We didn’t watch the television shows that the generation after me enjoyed where life styles like those of "Dallas" were put before people as attainable goals. I really don’t remember ever being ashamed of where I lived or of wanting a fancier house as a teenager. I drove an old clunk of a car (not my own, but the family’s), named "Denton" after a character on early television’s "Our Miss Brooks," a show about high school life. When the principal would get angry at a teenaged boy named Denton, he would send him out of the office, roaring, "Go, Denton!"

We used the same words on Friday nights when the gang would attempt to start my car for our weekly forays to Hollywood and then Bob’s Drive In in North Hollywood. I never thought of asking for a fancier car of my own.

My first purchase of an automobile was for my first year of teaching, a used Volkswagen which overheated three times on the Sepulveda Pass as I was trying to move my possessions from the San Fernando Valley to Topanga Beach, where I shared a house with four other young teachers.
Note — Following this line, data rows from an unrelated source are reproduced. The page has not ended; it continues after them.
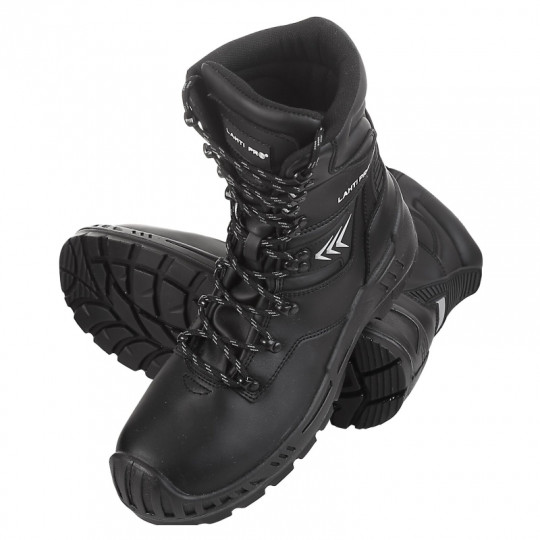 Buty robocze ZIMOWE trzewiki TRAPERY MOCNE O2 SRC ŚNIEGOWCE skórzane czarne rozmiar 43 L3030443 LAHTI PRO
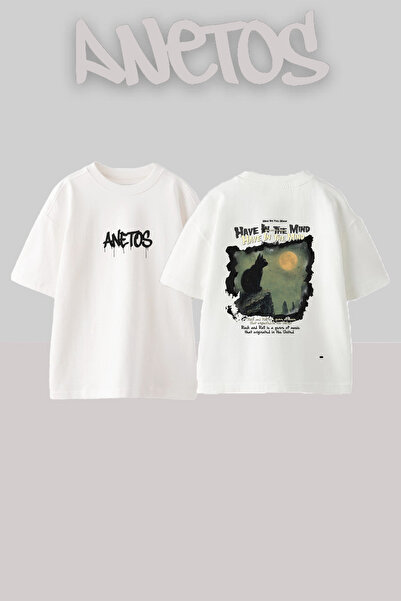Anetos Μπλουζάκι Full Moon Design με στάμπα στην πλάτη, βαμβακερό λευκό oversize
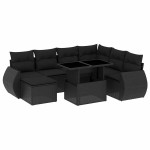 vidaXL Set mobilier de grădină cu perne, 8 piese, negru, poliratan vidaXL Set mobilier de grădină cu perne, 8 piese, negru, poliratan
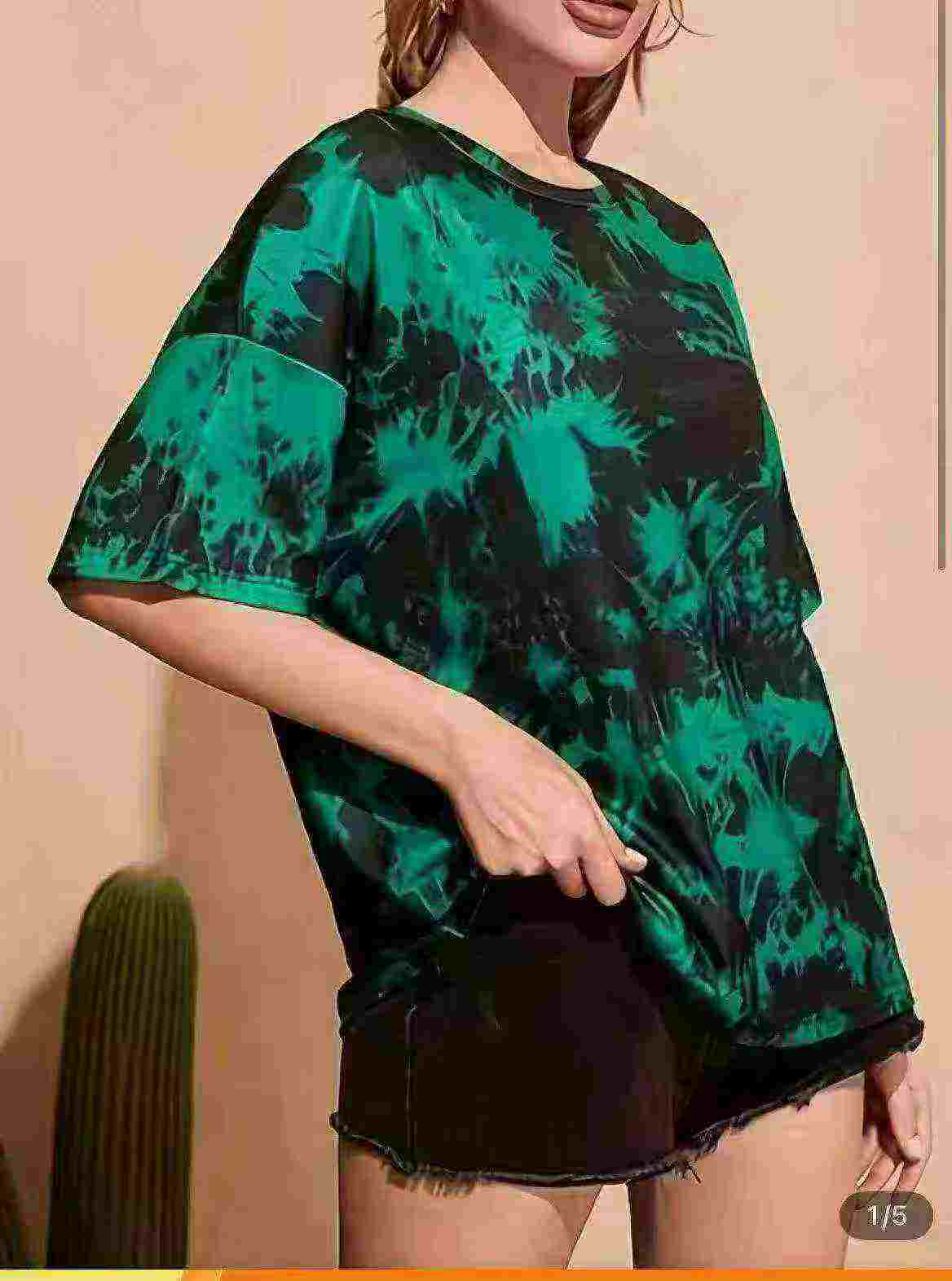Ulguji tie-dye tomchi bosma paxtali qisqa yengli katta o'lchamli kundalik futbolkalar, 1200 dona - Image 6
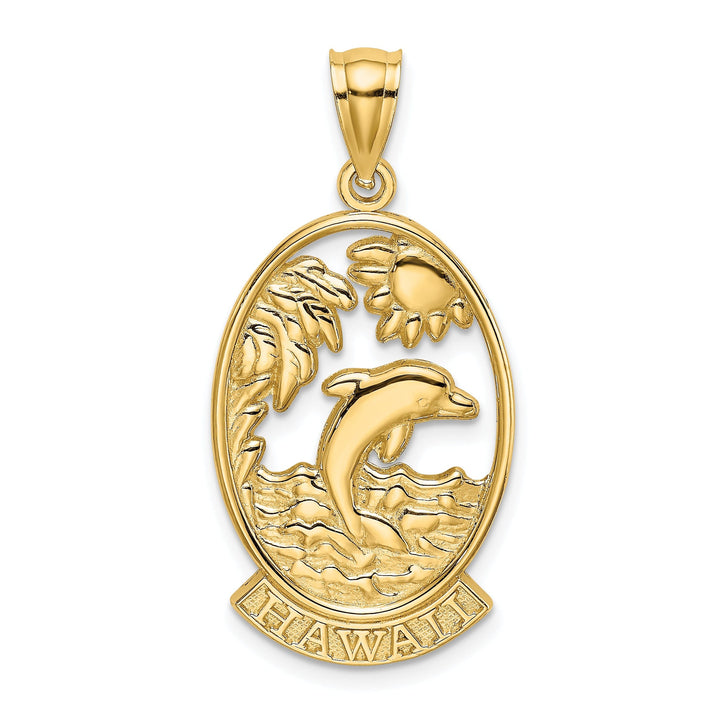 14K Yellow Gold Polished Finish HAWAII with Dolphins, Waves, Sunshine Scene Back Ground Oval Shape Charm Pendant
I loved that car, even though the steering wheel came off one morning on my way to my classes at Santa Monica High School. When I eventually replaced it with earnings from my job it was a source of great pride.

I became a teacher (not a way to attain great wealth) in part because I wanted to honor my parents’ sacrifices in sending me to college. They hoped I would get a teaching credential as "life insurance." So I did, and over the years, even as I have watched friends enter lucrative professions, I have never regretted the choice I made then to share my love of language with teenagers.

What I really regret is the energy I’ve wasted on regrets.

In other words, I don’t think that being wealthy would have made a great difference to me as I grew up, and I have learned that it doesn’t really matter now. As the old song goes, "I’ve got the sun in the morning and the moon at night." I am healthy, I have dear friends, and I live here. What could be better?